The announcement came shortly after Poroshenko returned to Kyiv from Brussels, where he signed a landmark free-trade deal at a European Union summit.
On his website, Poroshenko said the truce had been extended in line with a deadline set by EU leaders for Ukrainian rebels to agree to a mechanism to monitor a cease-fire, return border checkpoints to Kyiv control, and free hostages including four monitors of the OSCE rights and security watchdog.
The truce will now run until 10 p.m. local time on June 30.
Earlier, pro-Russian separatists in eastern Ukraine expressed a willingness to abide by the extended truce.
But Donetsk rebel leader Aleksander Borodai said the separatists would not hand over control of three captured border posts.

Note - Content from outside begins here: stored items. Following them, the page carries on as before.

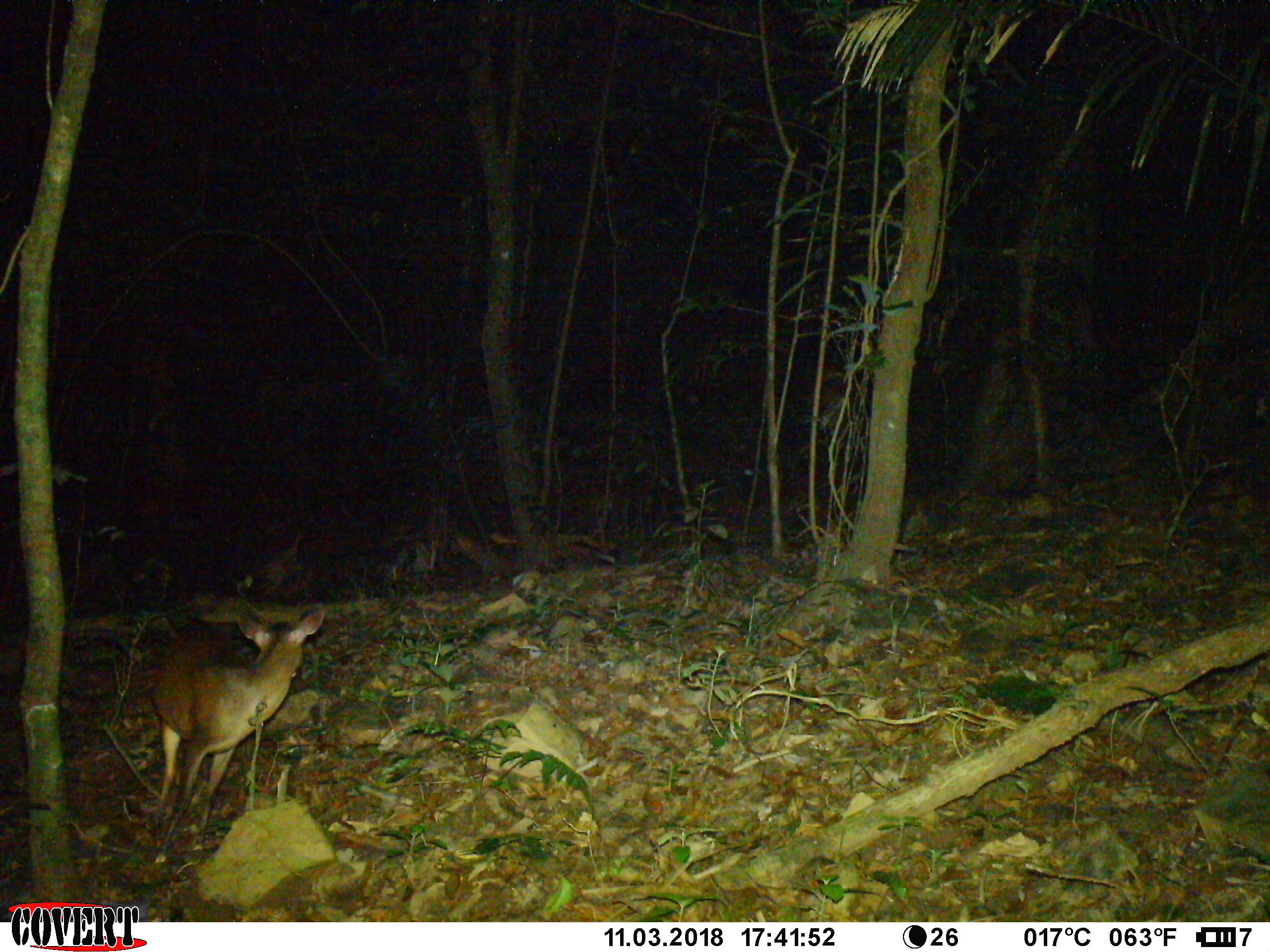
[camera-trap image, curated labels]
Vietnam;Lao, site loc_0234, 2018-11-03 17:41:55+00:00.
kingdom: Animalia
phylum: Chordata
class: Mammalia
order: Artiodactyla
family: Cervidae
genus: Muntiacus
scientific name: Muntiacus vuquangensis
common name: large-antlered muntjac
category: large antlered muntjac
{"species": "large antlered muntjac (large-antlered muntjac) (Muntiacus vuquangensis)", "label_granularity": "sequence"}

Despite the cease-fire, isolated incidents of violence were reported in the Donetsk region on June 28. The military accused the separatists of shooting at soldiers at Kramatorsk airfield. The military said there were no casualties among the troops.
Earlier on June 27 in Brussels, EU leaders warned Russia of fresh sanctions if there was no easing of tensions in eastern Ukraine by June 30.

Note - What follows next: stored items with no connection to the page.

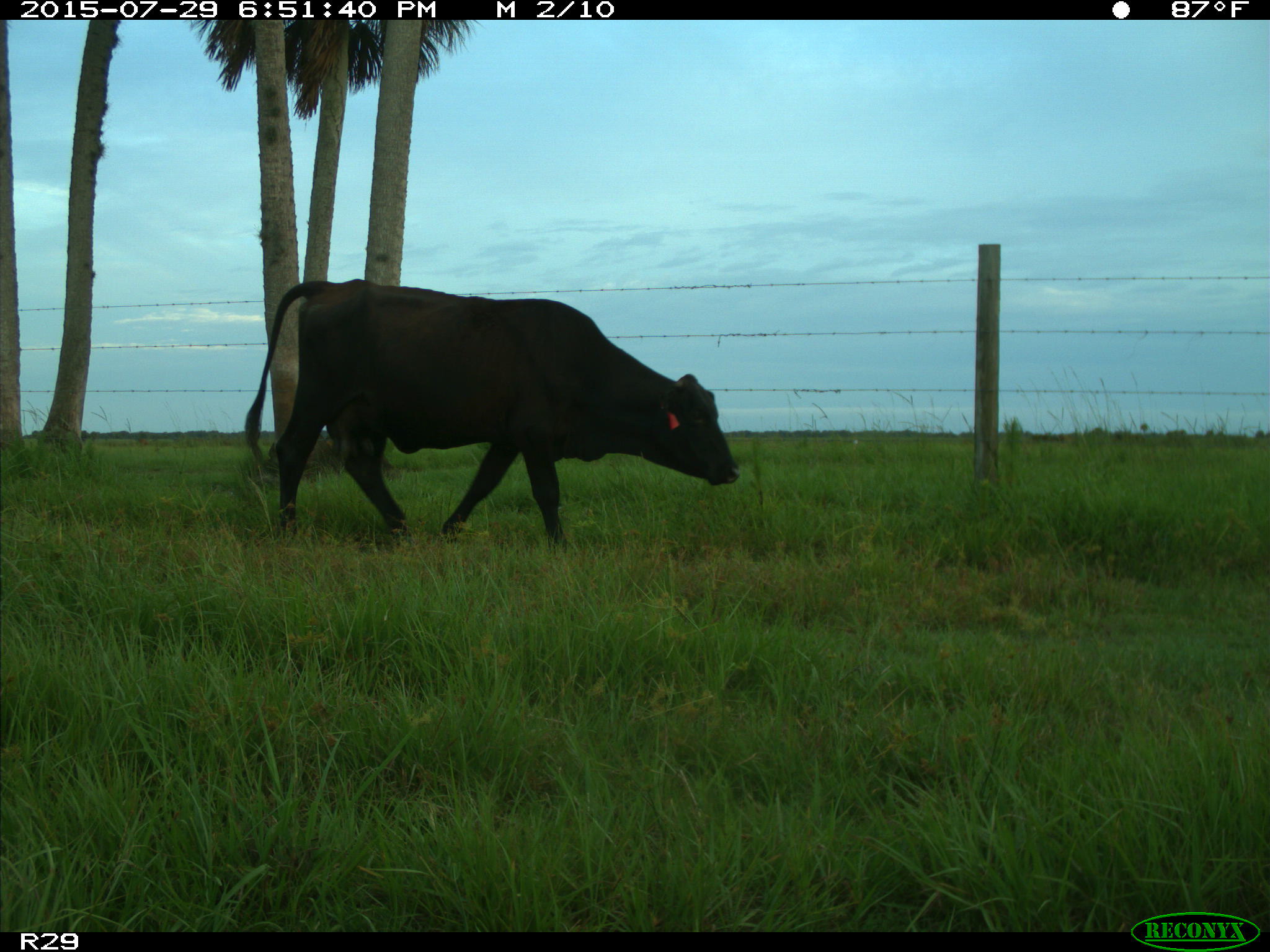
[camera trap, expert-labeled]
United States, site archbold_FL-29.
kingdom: Animalia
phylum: Chordata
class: Mammalia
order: Artiodactyla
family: Bovidae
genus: Bos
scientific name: Bos taurus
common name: domestic cow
Bos taurus (domestic cow).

EU leaders warned that punitive measures have been drawn up and could be levied immediately.
EU leaders also expressed frustration that the weeklong cease-fire announced by Poroshenko had not ended the fighting.
In Brussels at the signing ceremony, Poroshenko said Ukraine had "paid the highest possible price to make her European dreams come true."
Failure to sign the accords last November had sparked the Euromaidan protests that led to the ouster of former President Viktor Yanukovych.
European Commission experts estimate the deal will boost Ukraine's national income by 1.2 billion euros ($1.6 billion) a year.
In Washington, U.S. State Department spokeswoman Marie Harf said Russian interference in Ukraine had failed.
"I think it is noteworthy that exactly what President [Vladimir] Putin was trying to prevent from his interfering in Ukraine has now happened," she said.
Georgia and Moldova, two other former Soviet republics, also signed trade and political accords with the EU in Brussels on June 27.
Russian Deputy Foreign Minister Grigory Karasin said the signing would have "grave consequences" for Ukraine.
White House spokesman Josh Earnest called such threats "unhelpful."
The State Department, meanwhile, cast doubt on a report by the UN High Commissioner for Refugees claiming that 110,000 Ukrainians had fled to Russia so far this year.
Spokeswoman Harf said the UN figures had not been confirmed by the United States.
Harf said it was credible that thousands had fled the conflict, but also noted there is constant human movement along the porous border between Ukraine and Russia.